Waktu telah menunjukkan pukul setengah satu siang. Para murid terlihat berhamburan keluar dari ruang kelas mereka masing-masing. Di antara mereka, ada yang langsung pulang karena orang tua mereka telah datang menjemput. Ada pula yang masih asyik bermain, meskipun, orang tua mereka sudah berkali-kali mengajak pulang. Di sudut lain, ada yang sedang bercerita dengan teman-temannya sembari menunggu kedatangan orang tuanya.
"Kau tahu tidak, ibuku bisa membuat baju bagus untuk pengantin, lho! Kalau ayahku, ia bisa mengemudikan pesawat. Orang tuaku sangat keren, kan?"
Bocah laki-laki berambut rapi hitam pekat itu mendengarkan temannya dengan saksama.
"Ayahku masih lebih hebat, tangannya bisa menyembuhkan orang yang sakit. Ayahku juga sangat tampan." Sahut bocah lain dengan mengacungkan kedua jempol tangannya.
"Hyunsoo-ya!"
Bocah berusia lima tahun yang tadinya sedang mendengarkan cerita temannya itu menoleh saat mendengar seseorang meneriakkan namanya. Ia pun melambaikan tangan begitu mengetahui siapa yang memanggil. "Eoh, Noona."
Nami terlihat bersusah payah mengatur napasnya setelah berlari tunggang-langgang. "Kenapa kau meninggalkanku?" omelnya dengan memasang wajah garang, berharap hal tersebut akan membuat adik tirinya itu takut. Namun, gagal. Hyunsoo malah tertawa geli melihat wajah menggemaskan Nami.
"Maafkan aku, Noona, tadi aku terburu-buru ke toilet. Lalu, aku lupa padamu," jawab Hyunsoo dengan cengiran menggemaskan yang bisa membuat siapa saja ingin mencubit pipinya. Nami dan Hyunsoo sama-sama menggemaskan. Putri Jaein itu tumbuh dengan baik dan sangat cantik, rambutnya sebahu dan pipinya tembam. Persis seperti ayah kandungnya, Kim Seokjin.
Entah takdir apa yang direncanakan oleh Tuhan, kedua bocah tersebut dipertemukan di sekolah yang sama. Meskipun berbeda kelas, Nami dan Hyunsoo terlihat cukup akrab. Mungkin, karena didikan Namjoon, Nami menjadi sangat perhatian dengan adik tirinya itu. Begitu pula dengan Hyunsoo, bocah itu tidak pernah membeda-bedakan siapa yang boleh berteman dengannya. Hal itu membuatnya memiliki banyak teman.

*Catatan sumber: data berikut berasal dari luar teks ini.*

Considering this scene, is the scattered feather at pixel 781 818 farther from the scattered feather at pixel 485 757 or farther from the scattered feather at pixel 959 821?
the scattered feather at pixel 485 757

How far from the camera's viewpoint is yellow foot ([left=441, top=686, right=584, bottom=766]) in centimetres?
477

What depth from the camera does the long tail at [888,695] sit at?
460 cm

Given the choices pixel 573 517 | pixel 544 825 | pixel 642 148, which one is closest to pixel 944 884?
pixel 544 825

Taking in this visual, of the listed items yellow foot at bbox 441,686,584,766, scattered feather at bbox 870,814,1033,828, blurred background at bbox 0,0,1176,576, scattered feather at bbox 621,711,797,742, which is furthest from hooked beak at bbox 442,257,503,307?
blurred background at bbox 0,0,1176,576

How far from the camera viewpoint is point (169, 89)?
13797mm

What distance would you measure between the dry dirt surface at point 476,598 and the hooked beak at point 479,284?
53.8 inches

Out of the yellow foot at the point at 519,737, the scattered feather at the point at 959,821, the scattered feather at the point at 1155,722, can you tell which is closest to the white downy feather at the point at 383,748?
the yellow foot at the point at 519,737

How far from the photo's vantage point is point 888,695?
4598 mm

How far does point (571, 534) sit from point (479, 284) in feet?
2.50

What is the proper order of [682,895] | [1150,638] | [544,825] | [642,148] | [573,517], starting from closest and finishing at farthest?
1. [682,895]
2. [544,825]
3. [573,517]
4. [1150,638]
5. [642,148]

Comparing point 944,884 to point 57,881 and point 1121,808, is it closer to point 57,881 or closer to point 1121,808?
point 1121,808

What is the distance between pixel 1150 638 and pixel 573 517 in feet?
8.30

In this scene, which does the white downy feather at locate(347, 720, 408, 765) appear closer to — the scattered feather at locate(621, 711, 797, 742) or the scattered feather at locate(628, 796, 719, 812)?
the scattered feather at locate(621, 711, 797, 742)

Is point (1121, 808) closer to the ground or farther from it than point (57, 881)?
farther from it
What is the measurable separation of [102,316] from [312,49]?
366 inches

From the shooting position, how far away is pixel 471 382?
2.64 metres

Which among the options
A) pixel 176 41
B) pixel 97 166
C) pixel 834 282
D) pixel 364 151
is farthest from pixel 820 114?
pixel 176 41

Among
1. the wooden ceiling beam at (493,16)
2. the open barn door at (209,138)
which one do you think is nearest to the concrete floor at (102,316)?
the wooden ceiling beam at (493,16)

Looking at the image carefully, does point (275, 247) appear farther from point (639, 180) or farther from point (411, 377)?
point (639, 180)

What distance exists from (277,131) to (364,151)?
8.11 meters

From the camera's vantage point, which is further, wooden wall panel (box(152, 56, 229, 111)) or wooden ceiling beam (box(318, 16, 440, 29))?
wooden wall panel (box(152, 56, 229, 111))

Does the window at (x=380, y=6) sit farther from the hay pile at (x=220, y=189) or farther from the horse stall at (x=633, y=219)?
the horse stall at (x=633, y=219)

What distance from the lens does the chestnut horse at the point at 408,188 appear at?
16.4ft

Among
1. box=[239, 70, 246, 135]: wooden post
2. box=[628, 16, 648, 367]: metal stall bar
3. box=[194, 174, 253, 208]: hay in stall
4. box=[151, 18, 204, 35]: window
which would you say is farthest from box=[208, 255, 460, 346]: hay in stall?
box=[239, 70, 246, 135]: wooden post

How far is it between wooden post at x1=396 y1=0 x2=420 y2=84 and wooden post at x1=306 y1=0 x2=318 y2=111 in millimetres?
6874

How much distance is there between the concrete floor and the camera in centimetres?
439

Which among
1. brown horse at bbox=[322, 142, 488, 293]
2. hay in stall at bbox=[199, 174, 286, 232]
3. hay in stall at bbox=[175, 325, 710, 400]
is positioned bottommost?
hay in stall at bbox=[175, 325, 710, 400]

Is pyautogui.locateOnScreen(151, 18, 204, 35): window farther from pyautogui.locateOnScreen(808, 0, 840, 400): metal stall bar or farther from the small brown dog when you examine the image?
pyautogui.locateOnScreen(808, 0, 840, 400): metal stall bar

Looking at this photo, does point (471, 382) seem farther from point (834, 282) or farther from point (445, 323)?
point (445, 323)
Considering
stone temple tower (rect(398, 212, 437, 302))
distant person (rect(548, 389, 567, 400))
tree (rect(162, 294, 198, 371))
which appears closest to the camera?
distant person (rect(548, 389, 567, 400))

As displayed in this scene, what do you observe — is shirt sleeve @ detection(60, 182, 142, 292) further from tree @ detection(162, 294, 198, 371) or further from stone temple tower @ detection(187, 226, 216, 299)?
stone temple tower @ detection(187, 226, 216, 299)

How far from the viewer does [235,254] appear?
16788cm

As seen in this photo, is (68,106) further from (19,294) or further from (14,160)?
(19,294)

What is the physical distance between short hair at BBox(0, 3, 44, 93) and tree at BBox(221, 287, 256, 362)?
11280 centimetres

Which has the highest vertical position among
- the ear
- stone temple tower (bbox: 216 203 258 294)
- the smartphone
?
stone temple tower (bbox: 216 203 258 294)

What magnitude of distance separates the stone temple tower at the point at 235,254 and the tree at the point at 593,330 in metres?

"Ayah belum datang, ya?" tanya Nami yang kini sudah mendudukkan dirinya di sebelah Hyunsoo. Hyunsoo hanya mengangguk menanggapi pertanyaan Nami. "Wah, ayah semakin sering terlambat akhir-akhir ini, aku sebal kalau harus menunggu sendirian," gerutu Nami.
"Mungkin, ayah sedang sibuk, Noona. Lagi pula, ada aku yang menemani Noona, kan?" Si kecil Hyunsoo pun menanggapi.
"Em, ucapanmu ada benarnya juga."
...
Namjoon menambah kecepatan mobilnya saat menyadari keterlambatannya. Bukan tanpa alasan, ia sempat terjebak macet di tengah perjalanan menuju sekolah putrinya. Namjoon bisa menebak jika bocah kecilnya itu akan merajuk saat ia datang nanti. Nami akan meminta untuk dibelikan es krim dan bermain di taman dekat rumah, seperti yang biasa ia lakukan. Tentu saja, Namjoon akan selalu menurutinya sebagai permintaan maaf.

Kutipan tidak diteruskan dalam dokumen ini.